I happened to be on site at the end of July when the Allotments Officer made her monthly visit and after a discussion with her and the site reps, I expressed an interest in taking on the plot. I wasn’t overly optimistic since I know that there is quite a long waiting list for allotments on our site but it seems fortune was on my side. Coincidentally about five other plots on our site have been given up by their tenants in the last month or so and have been taken on by those waiting on the list. At the time the next door plot became available, the waiting list was exactly zero – so on 1st August, Maddi’s allotment empire expanded by 100%.
In my recent blog “Summer Pruning Apple and Pear Espaliers (and not much else)” I wrote that the fruit plot on Maddi’s allotment has problems with drainage and poor soil that make growing fruit problematic. The new plot offers much better growing conditions; better and deeper soil, better drainage and easier to keep deer out. So my plan is to move as many of the currant bushes (gooseberries, blackcurrants, redcurrants and white currants) as I can to the new plot this winter, whilst the bushes are dormant, and also to try and move the two pear espaliers that I have been training over the last two years. This will be a challenge; the pears especially will have well developed root-balls and digging them up and moving them might cause serious damage resulting in their loss. If I can take a big enough root-ball they may survive; they have an even chance. When everything has been moved I will give up the fruit plot and let someone else have a go at it; I’ll leave it cleared of weeds and in good order.

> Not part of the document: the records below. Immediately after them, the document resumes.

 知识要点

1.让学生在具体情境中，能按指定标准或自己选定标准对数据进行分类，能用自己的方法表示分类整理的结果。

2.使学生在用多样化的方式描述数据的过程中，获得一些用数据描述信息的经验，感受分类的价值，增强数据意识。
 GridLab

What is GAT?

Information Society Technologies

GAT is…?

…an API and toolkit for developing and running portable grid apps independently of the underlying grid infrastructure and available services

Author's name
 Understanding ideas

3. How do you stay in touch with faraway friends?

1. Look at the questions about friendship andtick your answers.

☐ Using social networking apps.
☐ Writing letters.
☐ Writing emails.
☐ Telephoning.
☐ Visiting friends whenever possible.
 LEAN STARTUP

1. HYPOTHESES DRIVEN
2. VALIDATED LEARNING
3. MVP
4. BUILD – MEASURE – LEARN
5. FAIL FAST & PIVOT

The new plot (10 rods for the medievalists, or roughly 6 metres by 35 metres) is much bigger than the fruit plot and I am already looking forward to being able to grow more of the fruit and vegetables that we like as well as having the space to grow more unusual crops and a greater variety of flowers. But first comes the hard work.
The plot is knee high in dock, horsetail, nettles, comfrey and numerous other weed plants that have settled in nicely over the last couple of years. The ground has been baked hard by our hot and largely dry weather this summer and the small area I have cleared already has been hard won. Still, it is good honest work and the effort should be rewarded in future years. I have covered about a third of the plot (furthest from the central access track) with thick polythene held down with heavy stones and wooden pallets. It will take me about a month to dig the plot as far as the polythene and this will prevent the weeds growing and make digging over the area covered a little easier.

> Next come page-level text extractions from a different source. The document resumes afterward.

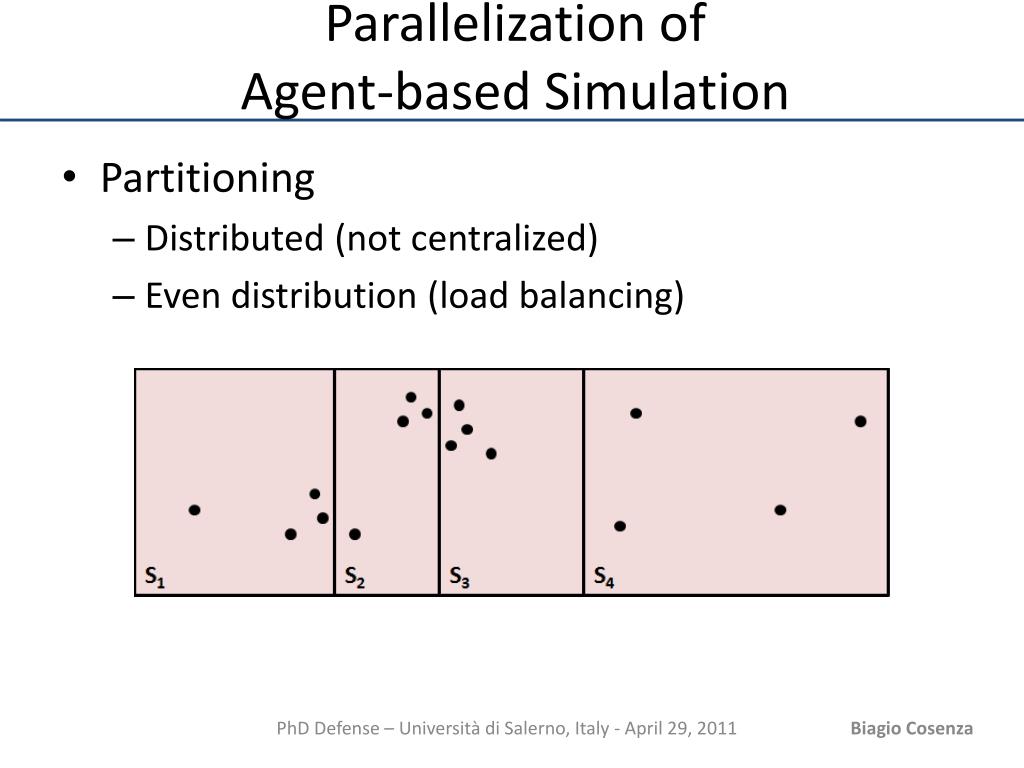 Parallelization of
Agent-based Simulation

• Partitioning
– Distributed (not centralized)
– Even distribution (load balancing)

$S_1$ $S_2$ $S_3$ $S_4$

PhD Defense – Università di Salerno, Italy - April 29, 2011

Biagio Cosenza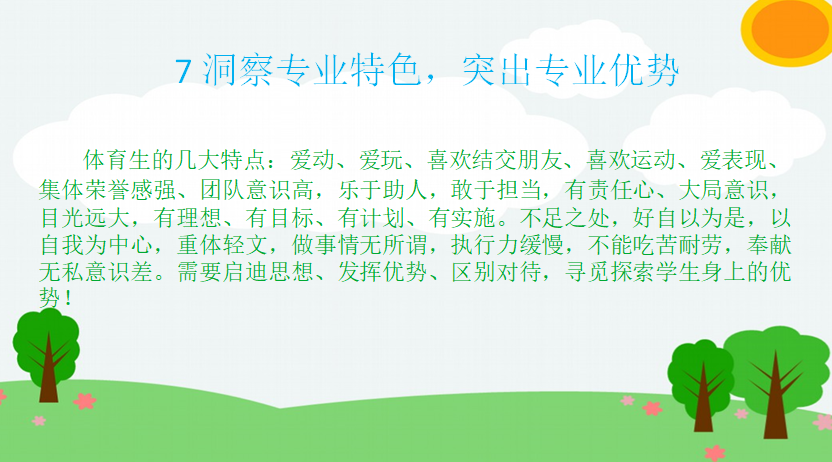 7 洞察专业特色，突出专业优势

体育生的几大特点：爱动、爱玩、喜欢结交朋友、喜欢运动、爱表现、集体荣誉感强、团队意识高，乐于助人，敢于担当，有责任心、大局意识，目光远大，有理想、有目标、有计划、有实施。不足之处，好自以为是，以自我为中心，重体轻文，做事情无所谓，执行力缓慢，不能吃苦耐劳，奉献无私意识差。需要启迪思想、发挥优势、区别对待，寻觅探索学生身上的优势！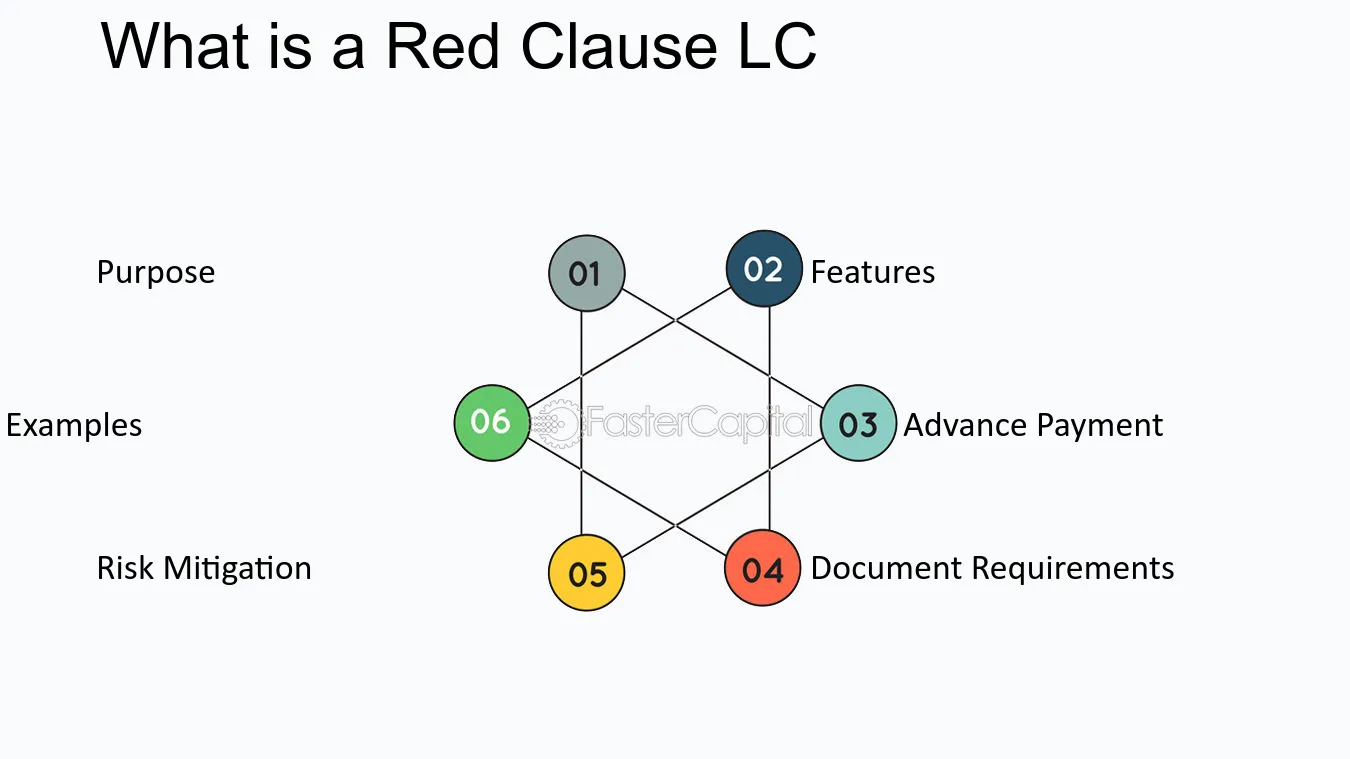 What is a Red Clause LC

Purpose

01

02

Features

Examples

06

03

Advance Payment

Risk Mitigation

05

04

Document Requirements

FasterCapital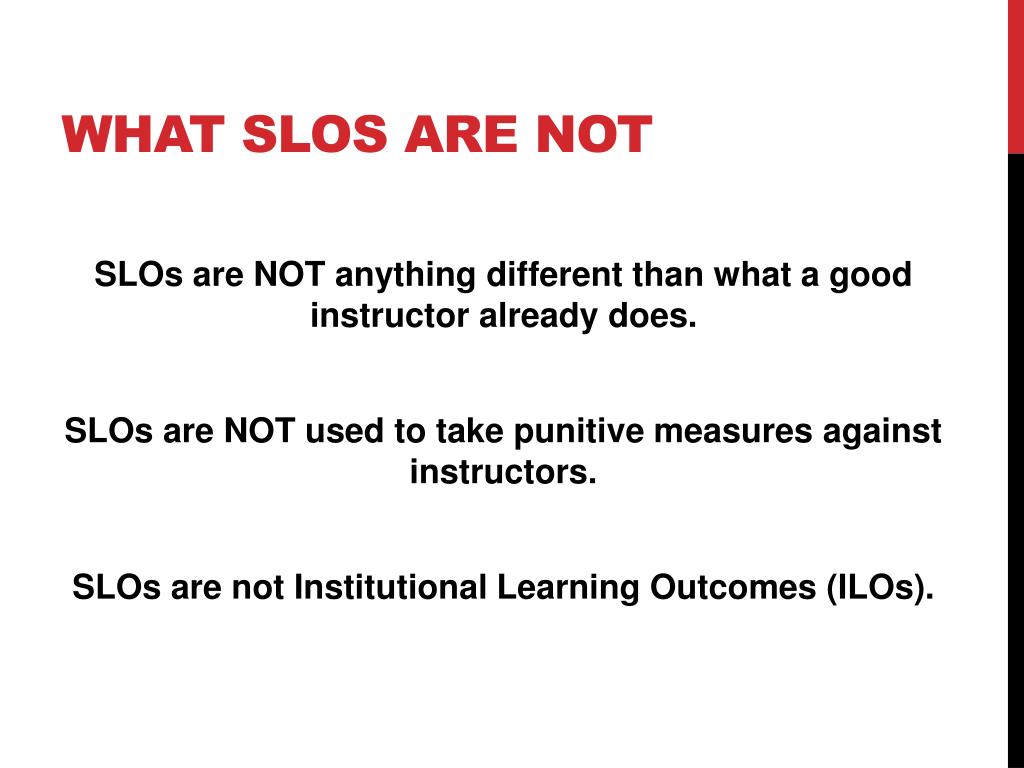 WHAT SLOS ARE NOT

SLOs are NOT anything different than what a good instructor already does.

SLOs are NOT used to take punitive measures against instructors.

SLOs are not Institutional Learning Outcomes (ILOs).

I am making a temporary pile of the weeds (roots and top-growth) at the bottom of the plot. In time I will move this a short distance to where I plan to put the permanent compost bins, after I have demolished and replaced the old shed. Contrary to most published advice, this will make perfectly good compost in about twelve months. I will cover it to exclude light, turn it a few times and keep it moist. Almost all the pernicious roots will be killed by this process and the resultant compost will make a very good mulch for the fruit area. The photograph shows just such a pile of weeds composted after just 6 months.
I plan to put most of the transplanted fruit, as well as some new quince and cooking apple trees and raspberries, in one area so that I can more easily build a fruit cage to keep the birds out. The rest of the plot will be divided into 1.2 metre wide beds, with plenty of well rotted horse manure incorporated where needed (not for carrots or parsnips but definitely for most other crops). I’m already going through seed catalogues and online suppliers’ sites with mouth watering at the prospect of what I can grow – exciting times!